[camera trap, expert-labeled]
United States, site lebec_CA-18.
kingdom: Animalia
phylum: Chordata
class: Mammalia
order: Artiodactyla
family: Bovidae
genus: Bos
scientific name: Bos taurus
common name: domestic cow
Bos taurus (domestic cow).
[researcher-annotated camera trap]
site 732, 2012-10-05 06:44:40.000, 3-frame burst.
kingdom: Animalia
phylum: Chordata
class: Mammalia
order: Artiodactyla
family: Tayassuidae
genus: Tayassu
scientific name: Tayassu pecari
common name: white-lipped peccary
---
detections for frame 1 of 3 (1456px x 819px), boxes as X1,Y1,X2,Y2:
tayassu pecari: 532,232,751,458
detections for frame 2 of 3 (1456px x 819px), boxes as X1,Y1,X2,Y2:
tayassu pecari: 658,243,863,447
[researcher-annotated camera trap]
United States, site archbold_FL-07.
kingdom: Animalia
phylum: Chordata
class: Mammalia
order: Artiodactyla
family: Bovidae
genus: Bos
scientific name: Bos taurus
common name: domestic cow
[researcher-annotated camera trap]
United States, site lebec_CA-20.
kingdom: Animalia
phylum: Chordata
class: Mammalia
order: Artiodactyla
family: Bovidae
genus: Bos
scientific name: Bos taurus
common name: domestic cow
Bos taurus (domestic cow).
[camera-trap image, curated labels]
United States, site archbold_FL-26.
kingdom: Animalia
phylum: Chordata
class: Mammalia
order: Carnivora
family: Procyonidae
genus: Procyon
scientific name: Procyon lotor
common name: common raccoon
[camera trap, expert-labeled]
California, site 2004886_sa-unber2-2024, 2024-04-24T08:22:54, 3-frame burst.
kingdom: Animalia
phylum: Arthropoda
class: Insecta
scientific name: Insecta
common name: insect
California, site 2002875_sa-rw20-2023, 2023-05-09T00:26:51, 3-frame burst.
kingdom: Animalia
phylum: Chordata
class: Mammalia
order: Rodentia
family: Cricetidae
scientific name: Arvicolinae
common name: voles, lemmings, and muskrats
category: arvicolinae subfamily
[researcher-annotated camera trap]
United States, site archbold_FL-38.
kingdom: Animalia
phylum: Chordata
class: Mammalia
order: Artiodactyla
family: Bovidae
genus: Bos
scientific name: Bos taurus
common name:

=== To do ===
Quote every record above exactly.

=== Exercise response ===
[camera trap, expert-labeled]
United States, site lebec_CA-18.
kingdom: Animalia
phylum: Chordata
class: Mammalia
order: Artiodactyla
family: Bovidae
genus: Bos
scientific name: Bos taurus
common name: domestic cow
Bos taurus (domestic cow).
[researcher-annotated camera trap]
site 732, 2012-10-05 06:44:40.000, 3-frame burst.
kingdom: Animalia
phylum: Chordata
class: Mammalia
order: Artiodactyla
family: Tayassuidae
genus: Tayassu
scientific name: Tayassu pecari
common name: white-lipped peccary
---
detections for frame 1 of 3 (1456px x 819px), boxes as X1,Y1,X2,Y2:
tayassu pecari: 532,232,751,458
detections for frame 2 of 3 (1456px x 819px), boxes as X1,Y1,X2,Y2:
tayassu pecari: 658,243,863,447
[researcher-annotated camera trap]
United States, site archbold_FL-07.
kingdom: Animalia
phylum: Chordata
class: Mammalia
order: Artiodactyla
family: Bovidae
genus: Bos
scientific name: Bos taurus
common name: domestic cow
[researcher-annotated camera trap]
United States, site lebec_CA-20.
kingdom: Animalia
phylum: Chordata
class: Mammalia
order: Artiodactyla
family: Bovidae
genus: Bos
scientific name: Bos taurus
common name: domestic cow
Bos taurus (domestic cow).
[camera-trap image, curated labels]
United States, site archbold_FL-26.
kingdom: Animalia
phylum: Chordata
class: Mammalia
order: Carnivora
family: Procyonidae
genus: Procyon
scientific name: Procyon lotor
common name: common raccoon
[camera trap, expert-labeled]
California, site 2004886_sa-unber2-2024, 2024-04-24T08:22:54, 3-frame burst.
kingdom: Animalia
phylum: Arthropoda
class: Insecta
scientific name: Insecta
common name: insect
California, site 2002875_sa-rw20-2023, 2023-05-09T00:26:51, 3-frame burst.
kingdom: Animalia
phylum: Chordata
class: Mammalia
order: Rodentia
family: Cricetidae
scientific name: Arvicolinae
common name: voles, lemmings, and muskrats
category: arvicolinae subfamily
[researcher-annotated camera trap]
United States, site archbold_FL-38.
kingdom: Animalia
phylum: Chordata
class: Mammalia
order: Artiodactyla
family: Bovidae
genus: Bos
scientific name: Bos taurus
common name:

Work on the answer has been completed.